Today cosmologists are telling each other at every
conference that this is the golden age - or at least a golden age - of
cosmology. It is a tremendously
successful period because we are seeing the death of so many theories! Back in 1984 George Blumenthal, Sandra
Faber, Martin Rees, and I published a paperin which we described the theory of
cold dark matter and worked out two versions of it in some detail. A
couple of years later Jon Holtzman, a student with Sandra Faber and me, worked
out 96 different variants of the cold dark matter scenario. Now, I am proud to say, all but one of them
are pretty convincingly ruled out. But
the one that is left (which is closely related to one of the two in our
original paper) may actually be right. That is fantastic progress!
Now as we are trying to put
together a picture of the whole universe, its origin, evolution, structure, and
future - that is what cosmology is all about - the question arises whether this
has any broader implications. Does it
matter to people as people, and not just as cosmologists (or other kinds of
scientists)? I think it does, but that
is for you to decide. I hope this
Cosmic Questions volume helps.
What I am
going to do in the rest of this paper is to try to explain cosmology, not in a
technical way, but rather through stories and pictures, especially
pictures. That is the way most people
throughout history have experienced cosmology.
Not as a series of scientific theories that are put forward as hopeful
explanations to be tested against data - which is what we do as professional
cosmologists - but rather as an understanding that one can grasp and visualize:
a picture.
The joke about cosmology
used to be that it was the only field of science in which the ratio of theory
to data was infinite.
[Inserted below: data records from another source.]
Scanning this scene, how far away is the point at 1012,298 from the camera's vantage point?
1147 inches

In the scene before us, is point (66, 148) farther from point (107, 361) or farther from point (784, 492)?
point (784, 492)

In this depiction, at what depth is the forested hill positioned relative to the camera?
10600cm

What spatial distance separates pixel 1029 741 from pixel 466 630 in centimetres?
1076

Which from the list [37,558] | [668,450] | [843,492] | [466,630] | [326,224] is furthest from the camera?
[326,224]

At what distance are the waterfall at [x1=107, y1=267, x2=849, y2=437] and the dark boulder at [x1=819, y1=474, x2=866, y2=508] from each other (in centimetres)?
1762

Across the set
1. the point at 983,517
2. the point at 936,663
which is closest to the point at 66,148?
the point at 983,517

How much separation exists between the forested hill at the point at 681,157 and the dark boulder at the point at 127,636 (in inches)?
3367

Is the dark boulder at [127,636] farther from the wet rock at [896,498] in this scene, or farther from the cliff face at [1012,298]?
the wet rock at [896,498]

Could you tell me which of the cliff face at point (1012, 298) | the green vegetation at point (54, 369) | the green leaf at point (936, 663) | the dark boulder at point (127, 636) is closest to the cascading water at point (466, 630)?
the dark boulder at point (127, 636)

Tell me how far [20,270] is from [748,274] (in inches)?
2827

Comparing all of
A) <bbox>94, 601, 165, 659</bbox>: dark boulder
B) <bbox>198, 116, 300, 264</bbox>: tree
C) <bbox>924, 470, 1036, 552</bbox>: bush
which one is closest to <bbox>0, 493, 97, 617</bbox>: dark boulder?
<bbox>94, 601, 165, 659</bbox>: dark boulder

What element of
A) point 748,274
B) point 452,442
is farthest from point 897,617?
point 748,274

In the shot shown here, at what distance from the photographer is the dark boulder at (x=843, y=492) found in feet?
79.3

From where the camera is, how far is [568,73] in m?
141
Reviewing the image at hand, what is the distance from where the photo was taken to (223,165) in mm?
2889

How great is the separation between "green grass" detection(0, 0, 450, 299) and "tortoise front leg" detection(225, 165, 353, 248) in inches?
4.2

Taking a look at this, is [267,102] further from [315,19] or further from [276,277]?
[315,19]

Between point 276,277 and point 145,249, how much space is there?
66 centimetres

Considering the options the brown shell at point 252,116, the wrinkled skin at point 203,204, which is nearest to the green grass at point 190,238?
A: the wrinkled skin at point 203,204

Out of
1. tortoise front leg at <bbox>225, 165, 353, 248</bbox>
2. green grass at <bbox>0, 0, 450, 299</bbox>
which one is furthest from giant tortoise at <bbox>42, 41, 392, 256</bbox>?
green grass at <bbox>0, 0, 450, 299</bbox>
But now the
situation is reversed, and the ratio has gone to almost zero. Today data is
flowing in so fast from new instruments that the question is whether a single
one of the current theories can survive. If one theory survives the present
onslaught of data, it will be revolutionary.
The advent of a new
cosmology can radically change the culture of its time. In particular, the scientific revolution of
the 16th and 17th centuries helped end the Middle Ages
and bring about the European Enlightenment.
But it also split scientific knowledge from human meaning, which was at
the time largely determined by religion.
How will a new picture of the universe at the turn of the 21st
century affect global culture? That is
one of the questions explored in this Cosmic Questions volume.